======== Provided entries ========
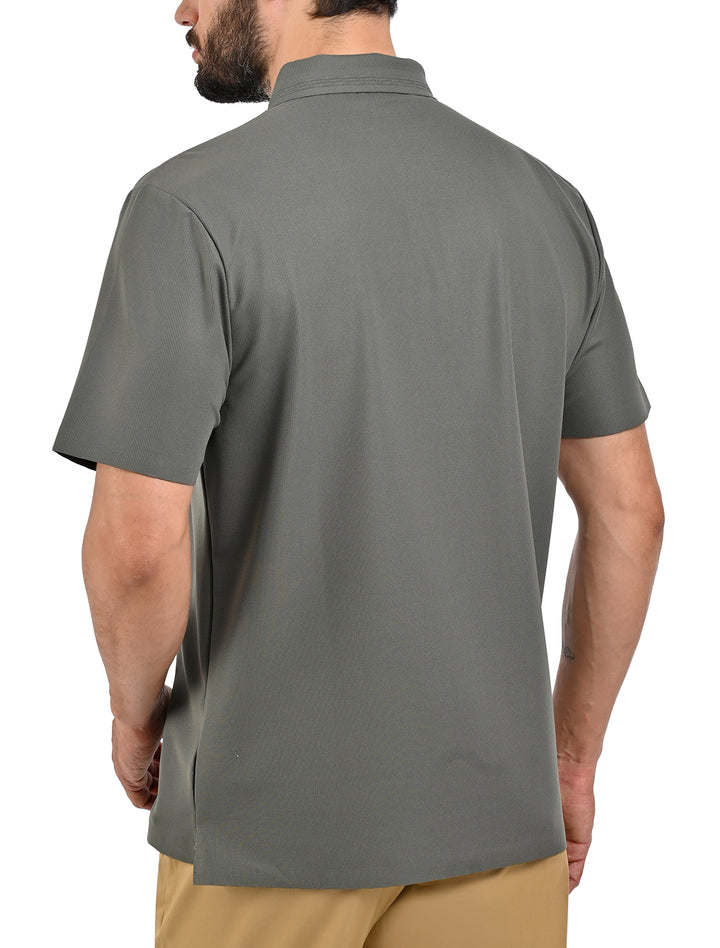 Playera Polo Hikari Seamless Texture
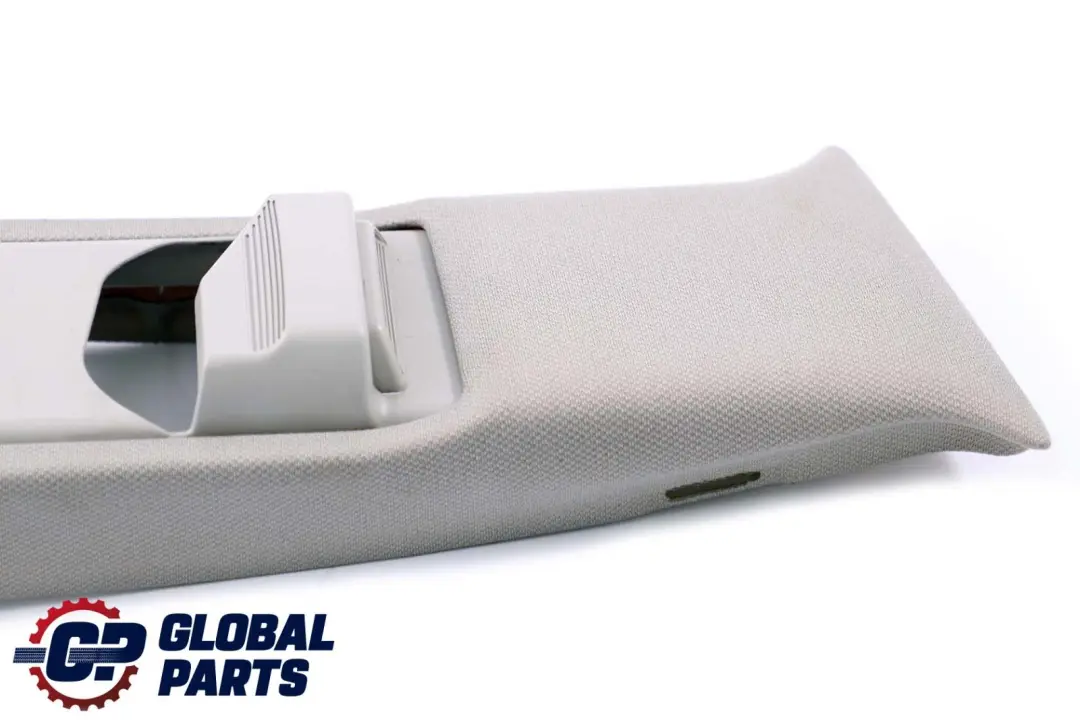 Mercedes-Benz C-Class W203 Column B-Pillar Trim Panel Right Grey to with Part number A2036901640 Mercedes-Benz C-Class W203 Column B-Pillar Trim Panel Right Grey - SKU A2036901640 - Part number A2036901640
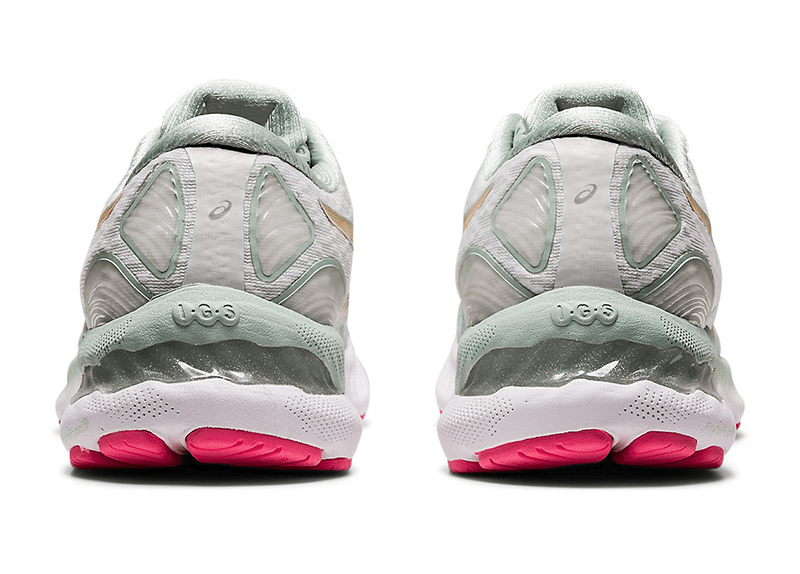 Giày Asics Wmns Gel Nimbus 23 'Lichen Rock Champagne' 1012A999-300 - Ảnh 4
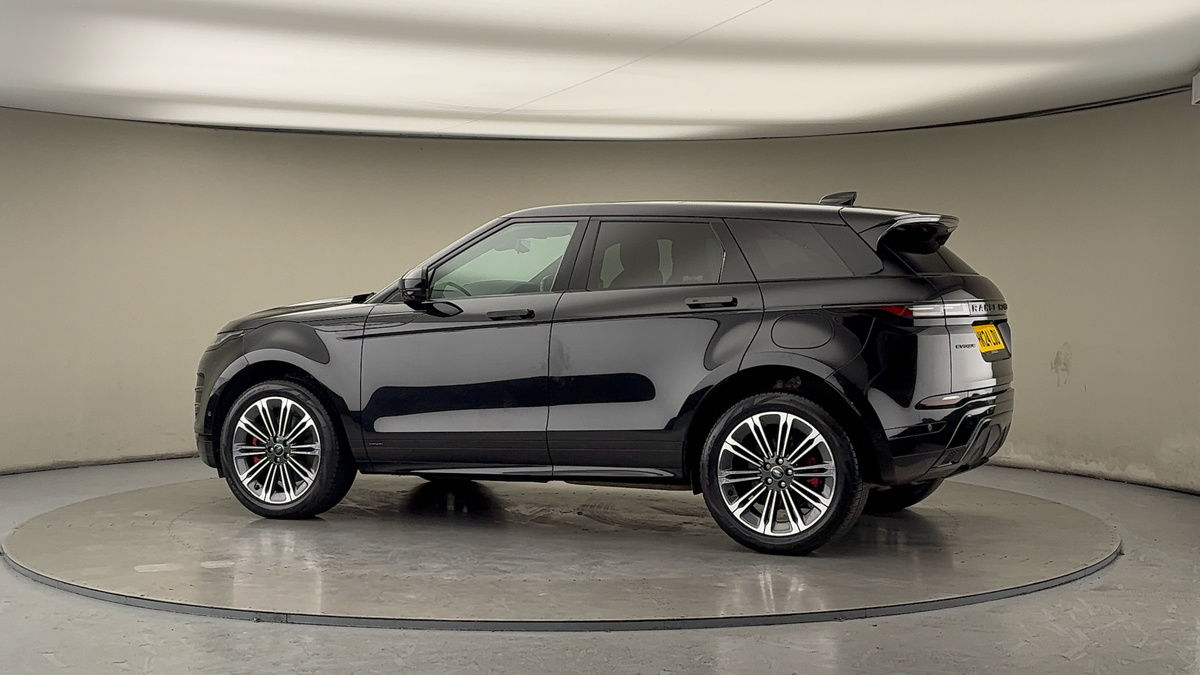 More views of Land Rover Range Rover Evoque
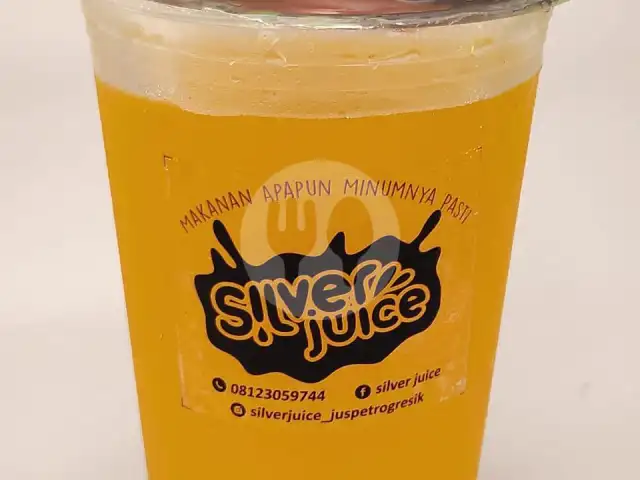 Gambar Makanan Silver Juice, A Yani 12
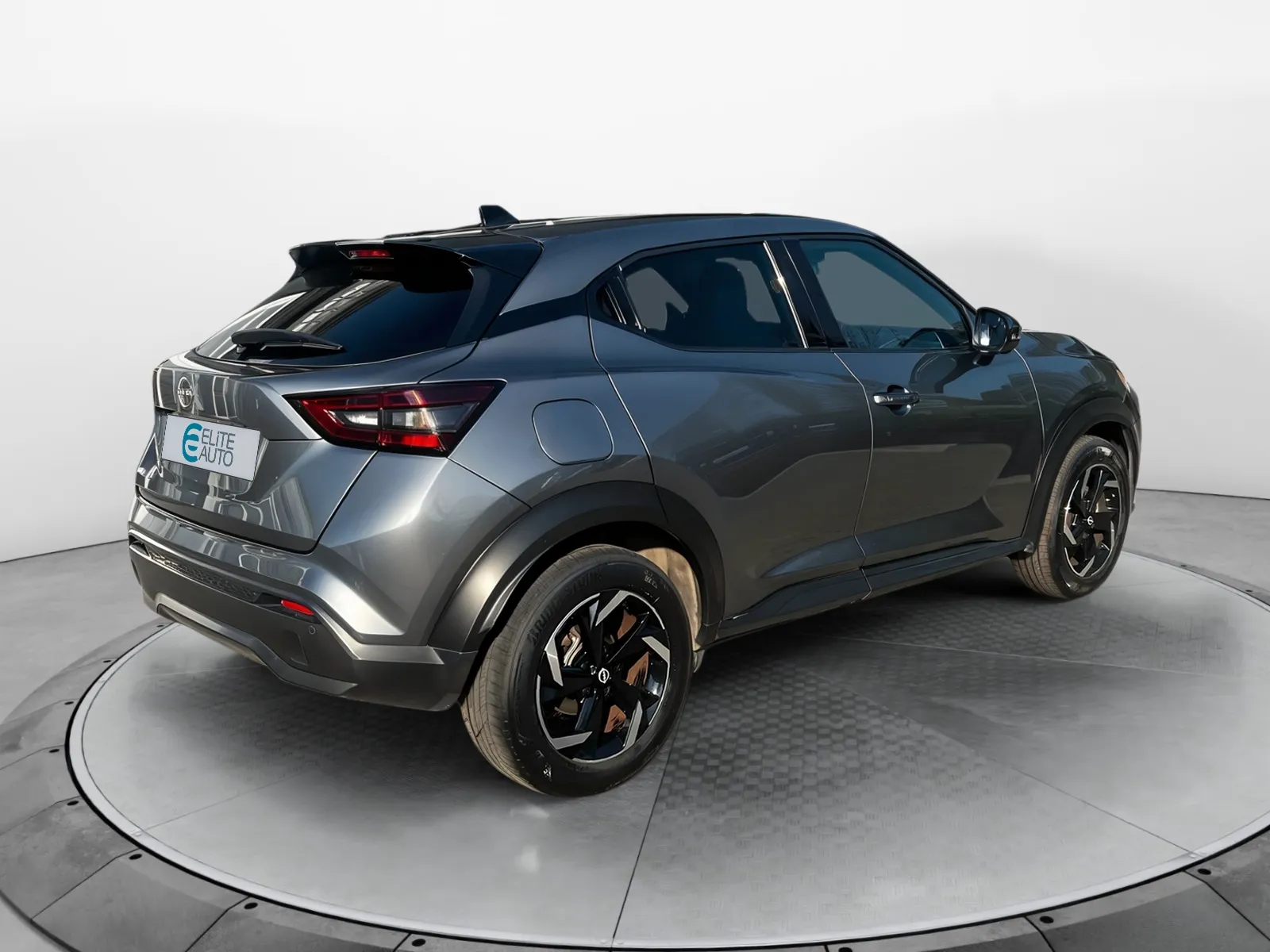 Acheter une nissan Juke DIG-T 114 d’occasion avec 40816km disponible immédiatement - photo 5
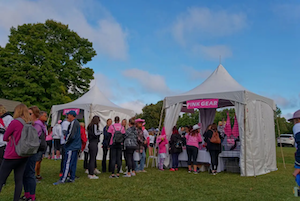 Volunteer Henna Artist Needed for Cancer Walk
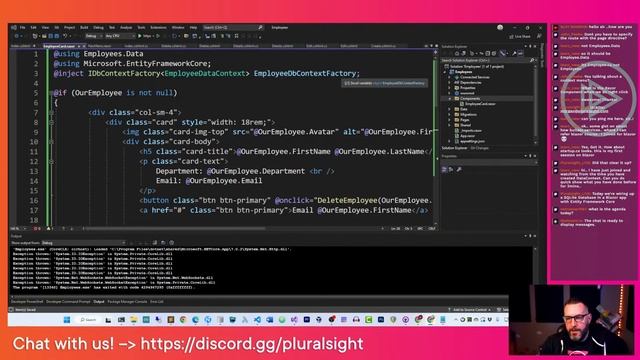 All Hands on Tech Live with Jeremy Morgan смотреть онлайн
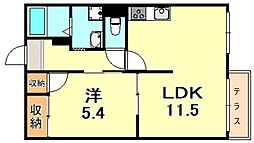 山陽電鉄本線 山陽塩屋駅 徒歩7分 1階/-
========
■ **Problem**
Rewrite the items from the first line down to and including the line with "Volunteer Henna Artist", changing "Trim Panel" to "Trim Cover" and keeping everything else as it is. Leave the pictures out of your answer.

■ **Response area**
 Playera Polo Hikari Seamless Texture
 Mercedes-Benz C-Class W203 Column B-Pillar Trim Cover Right Grey to with Part number A2036901640 Mercedes-Benz C-Class W203 Column B-Pillar Trim Cover Right Grey - SKU A2036901640 - Part number A2036901640
 Giày Asics Wmns Gel Nimbus 23 'Lichen Rock Champagne' 1012A999-300 - Ảnh 4
 More views of Land Rover Range Rover Evoque
 Gambar Makanan Silver Juice, A Yani 12
 Acheter une nissan Juke DIG-T 114 d’occasion avec 40816km disponible immédiatement - photo 5
 Volunteer Henna Artist Needed for Cancer Walk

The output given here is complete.